For deep thoughts on the matter, see

http://www.qwantz.com/comics/comic2-1190.png

S P Hannifin · May 5, 2009 at 2:55 PM

Thanks for the comment!!

I think that’s a separate issue; even if it weren’t deterministic, I think most humans would reject the notion that things happen for no reason at all. And, if one did accept that notion, logic would simply be a line that has a starting point, but that doesn’t make the line complete, that’s just a form of giving up, and not asking “why?” anymore.

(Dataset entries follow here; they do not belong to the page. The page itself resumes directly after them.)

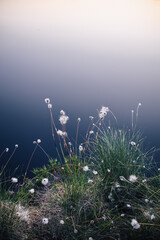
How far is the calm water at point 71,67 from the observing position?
322cm

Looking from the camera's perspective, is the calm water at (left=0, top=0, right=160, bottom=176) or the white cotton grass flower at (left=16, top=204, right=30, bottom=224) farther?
the calm water at (left=0, top=0, right=160, bottom=176)

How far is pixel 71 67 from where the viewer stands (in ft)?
11.1

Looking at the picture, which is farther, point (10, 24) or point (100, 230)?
point (10, 24)

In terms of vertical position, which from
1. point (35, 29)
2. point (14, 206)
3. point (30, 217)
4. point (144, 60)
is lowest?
point (30, 217)

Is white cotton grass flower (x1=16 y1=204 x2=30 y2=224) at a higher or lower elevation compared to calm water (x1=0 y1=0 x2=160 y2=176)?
lower

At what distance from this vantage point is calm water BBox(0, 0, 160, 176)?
322 centimetres

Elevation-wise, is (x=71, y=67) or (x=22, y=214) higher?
(x=71, y=67)

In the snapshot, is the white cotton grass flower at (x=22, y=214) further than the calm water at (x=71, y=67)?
No

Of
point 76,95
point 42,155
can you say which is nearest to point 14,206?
point 42,155

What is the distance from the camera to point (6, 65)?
3.43 meters

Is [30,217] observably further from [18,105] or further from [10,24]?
[10,24]

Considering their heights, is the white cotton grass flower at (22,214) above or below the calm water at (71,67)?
below

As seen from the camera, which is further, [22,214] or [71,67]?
[71,67]

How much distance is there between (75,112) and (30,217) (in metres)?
1.93
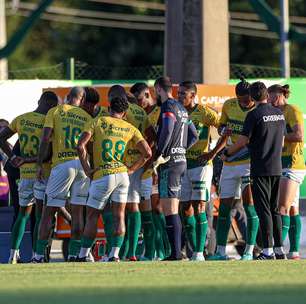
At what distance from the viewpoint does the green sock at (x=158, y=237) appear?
62.2ft

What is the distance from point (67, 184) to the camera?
705 inches

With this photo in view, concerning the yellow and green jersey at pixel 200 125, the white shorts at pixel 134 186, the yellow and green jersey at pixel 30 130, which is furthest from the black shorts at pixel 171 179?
the yellow and green jersey at pixel 30 130

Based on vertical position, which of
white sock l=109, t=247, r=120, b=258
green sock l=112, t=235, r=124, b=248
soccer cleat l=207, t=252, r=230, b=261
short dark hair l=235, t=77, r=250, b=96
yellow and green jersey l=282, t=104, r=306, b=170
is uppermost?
short dark hair l=235, t=77, r=250, b=96

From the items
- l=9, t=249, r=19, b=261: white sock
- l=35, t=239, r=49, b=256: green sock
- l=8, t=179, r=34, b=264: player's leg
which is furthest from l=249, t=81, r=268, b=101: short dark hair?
l=9, t=249, r=19, b=261: white sock

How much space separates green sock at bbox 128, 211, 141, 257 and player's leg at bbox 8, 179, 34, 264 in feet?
4.13

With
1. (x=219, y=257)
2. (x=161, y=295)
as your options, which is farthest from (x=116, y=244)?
(x=161, y=295)

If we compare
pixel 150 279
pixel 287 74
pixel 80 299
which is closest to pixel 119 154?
pixel 150 279

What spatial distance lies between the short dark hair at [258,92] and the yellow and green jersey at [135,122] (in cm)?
161

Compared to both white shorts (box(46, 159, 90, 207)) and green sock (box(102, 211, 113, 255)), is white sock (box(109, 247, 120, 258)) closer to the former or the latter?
white shorts (box(46, 159, 90, 207))

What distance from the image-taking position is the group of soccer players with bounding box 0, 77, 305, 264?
17.5 m

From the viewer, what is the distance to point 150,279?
45.2 ft

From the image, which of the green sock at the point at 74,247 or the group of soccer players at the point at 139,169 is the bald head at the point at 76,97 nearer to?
the group of soccer players at the point at 139,169

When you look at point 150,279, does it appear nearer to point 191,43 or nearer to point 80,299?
point 80,299

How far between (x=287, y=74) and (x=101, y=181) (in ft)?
54.1
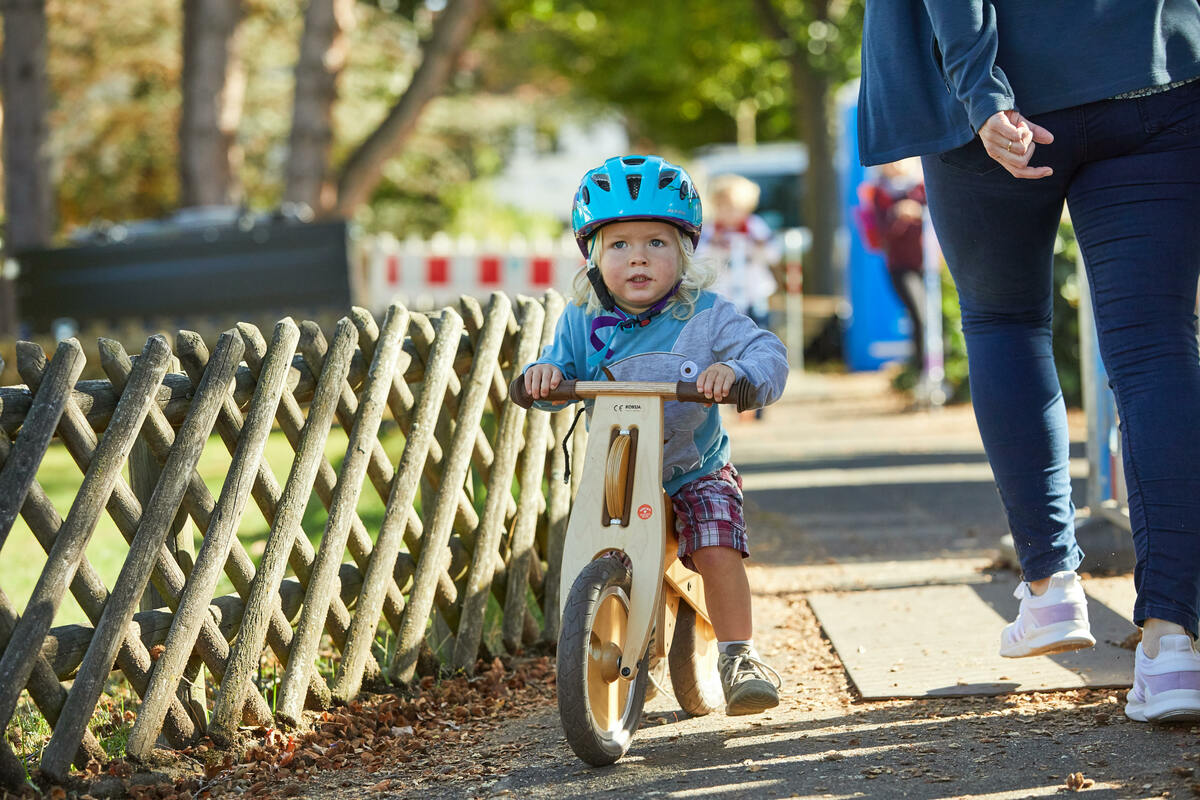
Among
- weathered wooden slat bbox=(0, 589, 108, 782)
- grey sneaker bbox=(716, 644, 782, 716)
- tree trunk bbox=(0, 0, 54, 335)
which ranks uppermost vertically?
tree trunk bbox=(0, 0, 54, 335)

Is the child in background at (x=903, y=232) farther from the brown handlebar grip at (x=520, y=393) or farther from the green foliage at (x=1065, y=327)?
the brown handlebar grip at (x=520, y=393)

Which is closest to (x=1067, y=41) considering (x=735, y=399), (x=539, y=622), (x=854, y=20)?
(x=735, y=399)

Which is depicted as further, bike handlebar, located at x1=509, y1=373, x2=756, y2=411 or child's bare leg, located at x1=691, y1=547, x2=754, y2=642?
child's bare leg, located at x1=691, y1=547, x2=754, y2=642

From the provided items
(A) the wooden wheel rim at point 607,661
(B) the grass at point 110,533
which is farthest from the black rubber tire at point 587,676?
(B) the grass at point 110,533

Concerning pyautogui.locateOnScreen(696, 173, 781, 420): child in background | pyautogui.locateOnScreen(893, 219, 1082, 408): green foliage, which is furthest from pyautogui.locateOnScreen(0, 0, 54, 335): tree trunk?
pyautogui.locateOnScreen(893, 219, 1082, 408): green foliage

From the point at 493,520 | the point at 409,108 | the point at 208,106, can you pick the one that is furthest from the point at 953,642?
the point at 409,108

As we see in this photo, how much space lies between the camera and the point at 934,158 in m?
3.31

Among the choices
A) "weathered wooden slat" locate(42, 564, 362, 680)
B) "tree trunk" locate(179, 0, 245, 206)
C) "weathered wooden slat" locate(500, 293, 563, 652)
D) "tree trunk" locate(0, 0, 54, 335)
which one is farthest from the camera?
"tree trunk" locate(179, 0, 245, 206)

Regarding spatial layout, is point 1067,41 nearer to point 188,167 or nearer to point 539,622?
point 539,622

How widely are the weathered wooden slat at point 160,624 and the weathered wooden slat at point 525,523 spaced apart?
1.83 feet

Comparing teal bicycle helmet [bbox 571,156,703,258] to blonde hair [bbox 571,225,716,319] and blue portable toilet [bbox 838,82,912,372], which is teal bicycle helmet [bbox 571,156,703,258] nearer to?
blonde hair [bbox 571,225,716,319]

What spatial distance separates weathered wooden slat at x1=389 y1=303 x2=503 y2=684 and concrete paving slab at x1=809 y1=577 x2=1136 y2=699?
1.15 metres

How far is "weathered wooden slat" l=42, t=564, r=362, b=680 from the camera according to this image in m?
3.13

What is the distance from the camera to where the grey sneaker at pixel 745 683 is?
330 cm
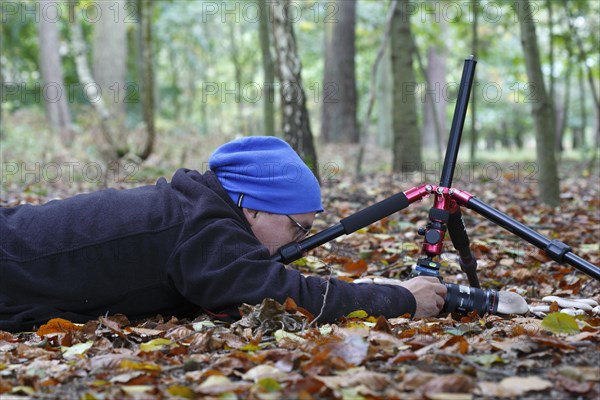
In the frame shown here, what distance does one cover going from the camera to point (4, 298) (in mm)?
2756

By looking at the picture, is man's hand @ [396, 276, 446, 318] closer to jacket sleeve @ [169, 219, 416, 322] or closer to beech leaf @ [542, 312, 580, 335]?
jacket sleeve @ [169, 219, 416, 322]

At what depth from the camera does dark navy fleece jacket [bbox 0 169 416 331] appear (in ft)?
8.55

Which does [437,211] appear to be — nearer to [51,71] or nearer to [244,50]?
[51,71]

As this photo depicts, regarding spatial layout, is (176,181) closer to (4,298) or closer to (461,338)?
(4,298)

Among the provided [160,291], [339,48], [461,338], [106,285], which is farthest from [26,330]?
[339,48]

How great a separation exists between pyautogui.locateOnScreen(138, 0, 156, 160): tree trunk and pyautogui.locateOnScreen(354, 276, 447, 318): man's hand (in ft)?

Perhaps the real issue is thinking that the world has to be either deterministic or not, which gets into that whole “how we perceive time” issue. The past is unchangeable, the present is so infinitely short we can hardly consider, and the future can only be considered by imagination. Non-deterministic thought says “it can be changed” … but what’s really being changed? It doesn’t exist yet! Deterministic thought says “it’s already determined, and it already factors in what everyone thinks about it. Just because we can’t guess what it will be only shows how complex the world is” and so the future becomes only an uncertainty, a figment of the imagination once again, because whatever is really is hasn’t come into existence yet. So what’s really the difference between the two schools of thought? Neither change the past or present, or make the future any more knowable.

You say “comes out the same every time” but there’s only one time, or perhaps really no time at all. The dinosaur’s computer does not atomically boot-up in exactly the same way every time; atoms, electrons, very small particles, are each in different positions and they will determine whether or not the soundcard will be detected. That the computer sometimes does and doesn’t detect the soundcard says nothing about whether or not the world is deterministic. Neither does our own incomplete knowledge, for we can understand how complex the world can be at the quantum level enough to know that we don’t have the power to simulate it.